Next year, premiums for individual health insurance plans under the Affordable Care Act will rise by about 6 percent on average. Maryland Department of Insurance He said this week that there are still opportunities for savings.
Interest rates rise Last year there was a slight decreaseThat would be an average increase of about 4 percent, but Marylanders will continue to enjoy some of the most affordable individual market rates in the country in 2025, the Insurance Department said in a news release Thursday.
A new insurer, WellPoint Maryland, also received approval from health regulators to sell 10 plans both inside and outside the Affordable Care Act’s individual market, bringing the total number of insurers to five. Marylanders will have at least four insurers to choose from next year, regardless of where they live in the state, the announcement said.
The rates approved by health officials are about 0.5 percent lower on average than insurers originally requested, saving state residents an estimated $6.4 million in premium costs, officials said.

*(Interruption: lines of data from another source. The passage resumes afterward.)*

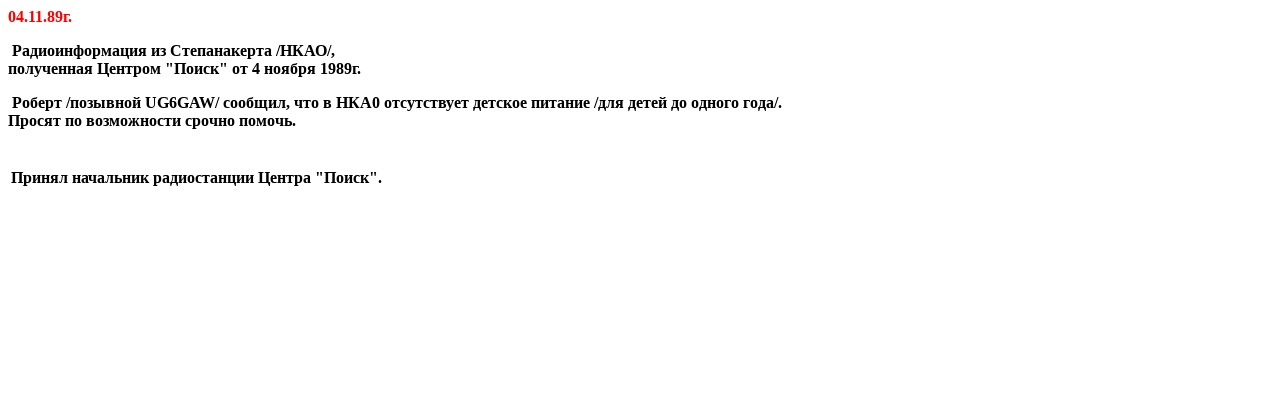

--- FILE ---
content_type: text/html
request_url: http://www.iatp.am/hayknet/karabakh/041189.htm
body_size: 789
content:
<!doctype html public "-//w3c//dtd html 4.0 transitional//en">
<html>
<head>
   <meta http-equiv="Content-Type" content="text/html; charset=koi8-r">
   <meta name="GENERATOR" content="Mozilla/4.76 [en] (Windows NT 5.0; U) [Netscape]">
</head>
<body bgcolor="#FFFFFF">
<b><font color="#FF0000">04.11.89г.</font></b>
<p><b>&nbsp;Радиоинформация из Степанакерта /НКАО/,</b>
<br><b>полученная Центром "Поиск" от 4 ноября 1989г.</b>
<p><b>&nbsp;Роберт /позывной UG6GAW/ сообщил, что в НКА0 отсутствует детское
питание /для детей до одного года/.</b>
<br><b>Просят по возможности срочно помочь.</b>
<br>&nbsp;
<br>&nbsp;
<table WIDTH="70%" >
<tr>
<td><b>Принял начальник радиостанции Центра "Поиск".&nbsp;</b></td>

<td ALIGN=RIGHT></td>
</tr>
</table>

</body>
</html>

The Department of Insurance, which regulates the state’s $42 billion insurance industry, said next year’s rate hikes are due to an overall increase in claims costs: On average, prescription drug costs increased 10.2%, doctor costs increased 8.5% and hospital costs increased 4.3%.
The Maryland Department of Insurance says federal and state subsidies that encourage younger, healthier residents to buy insurance keep premiums low for everyone. About 80% of people who buy individual plans on the state’s health insurance exchange, the Maryland Health Connection, get a reduction in their premiums through federal tax credits.

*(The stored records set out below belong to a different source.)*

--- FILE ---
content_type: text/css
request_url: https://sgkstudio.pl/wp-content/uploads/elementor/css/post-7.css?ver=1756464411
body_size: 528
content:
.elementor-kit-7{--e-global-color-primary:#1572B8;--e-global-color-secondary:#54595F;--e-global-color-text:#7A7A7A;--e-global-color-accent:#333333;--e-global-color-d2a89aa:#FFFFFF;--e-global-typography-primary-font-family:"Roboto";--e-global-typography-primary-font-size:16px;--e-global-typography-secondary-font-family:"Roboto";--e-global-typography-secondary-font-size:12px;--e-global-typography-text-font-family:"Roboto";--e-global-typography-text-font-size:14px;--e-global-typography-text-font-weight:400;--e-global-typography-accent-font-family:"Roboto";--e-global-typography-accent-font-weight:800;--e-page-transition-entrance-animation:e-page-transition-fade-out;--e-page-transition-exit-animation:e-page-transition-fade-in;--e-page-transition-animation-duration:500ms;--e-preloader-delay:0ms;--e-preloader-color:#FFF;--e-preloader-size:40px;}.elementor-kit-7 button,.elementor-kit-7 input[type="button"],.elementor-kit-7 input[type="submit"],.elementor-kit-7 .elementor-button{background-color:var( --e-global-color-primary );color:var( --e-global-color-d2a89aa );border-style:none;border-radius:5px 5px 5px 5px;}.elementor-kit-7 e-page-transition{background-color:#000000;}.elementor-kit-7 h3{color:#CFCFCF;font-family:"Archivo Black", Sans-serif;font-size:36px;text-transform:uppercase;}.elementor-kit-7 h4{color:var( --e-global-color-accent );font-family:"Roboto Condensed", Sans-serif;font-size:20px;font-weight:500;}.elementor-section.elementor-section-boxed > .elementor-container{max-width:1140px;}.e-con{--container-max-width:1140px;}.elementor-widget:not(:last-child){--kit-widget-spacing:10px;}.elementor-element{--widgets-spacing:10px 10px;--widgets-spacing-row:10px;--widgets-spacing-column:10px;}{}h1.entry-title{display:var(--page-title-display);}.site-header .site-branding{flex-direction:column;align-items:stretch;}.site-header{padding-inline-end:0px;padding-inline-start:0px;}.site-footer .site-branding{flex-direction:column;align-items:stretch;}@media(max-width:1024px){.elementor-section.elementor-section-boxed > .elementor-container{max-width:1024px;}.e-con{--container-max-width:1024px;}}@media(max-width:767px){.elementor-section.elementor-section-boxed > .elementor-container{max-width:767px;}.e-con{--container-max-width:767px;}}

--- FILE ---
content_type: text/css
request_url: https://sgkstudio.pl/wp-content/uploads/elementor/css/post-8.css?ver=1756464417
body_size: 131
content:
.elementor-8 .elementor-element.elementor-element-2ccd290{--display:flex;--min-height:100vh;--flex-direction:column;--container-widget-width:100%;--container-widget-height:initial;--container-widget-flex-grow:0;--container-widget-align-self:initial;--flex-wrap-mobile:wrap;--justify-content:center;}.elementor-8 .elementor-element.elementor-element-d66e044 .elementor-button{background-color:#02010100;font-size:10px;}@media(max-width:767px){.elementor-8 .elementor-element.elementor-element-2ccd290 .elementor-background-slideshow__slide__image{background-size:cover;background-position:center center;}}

The state’s reinsurance program — a fund that reimburses insurers for some of the costs incurred by patients who need the most expensive care — also helps stabilize the market and keep premiums low, the administration said. Approved premiums for 2025 are about 17% lower than in 2018, before the program began. The state’s waiver from the U.S. Centers for Medicare and Medicaid that allows the reinsurance program to exist has been approved through 2028.
“The success of the reinsurance program continues to be evident,” Maryland Acting Insurance Commissioner Joy Hatchett said in a Thursday announcement. “Maryland’s insurance premiums will continue to be among the lowest and most affordable in the country.”
About 271,000 Marylanders would be affected by the approved rates next year, although overall costs and rate increases will vary by plan.
For example, a 40-year-old living in the Baltimore metropolitan area would pay $41 more per month than they paid last year for the cheapest silver plan if they had a CareFirst PPO plan, but would pay $40 less if they had Optimum Choice. CareFirst’s silver HMO plan, the No. 1 choice plan from the largest insurer on the insurance exchange, went up $20 a month for that same person.
In a news release Thursday, Hatchett advised Marylanders to work closely with their health insurance agents and advisors when reviewing their plans to ensure they take advantage of opportunities to offset the cost of premiums.
Insurance officials also approved a 0.3 percent increase in the average price of dental insurance plans in the individual market, where about 96,000 Marylanders buy insurance.
About 227,000 Marylanders are enrolled in small group market plans for businesses with 50 or fewer employees. Rates for these plans will increase by an average of 4.5 percent. More than 225 plans will be offered in the small group market this year.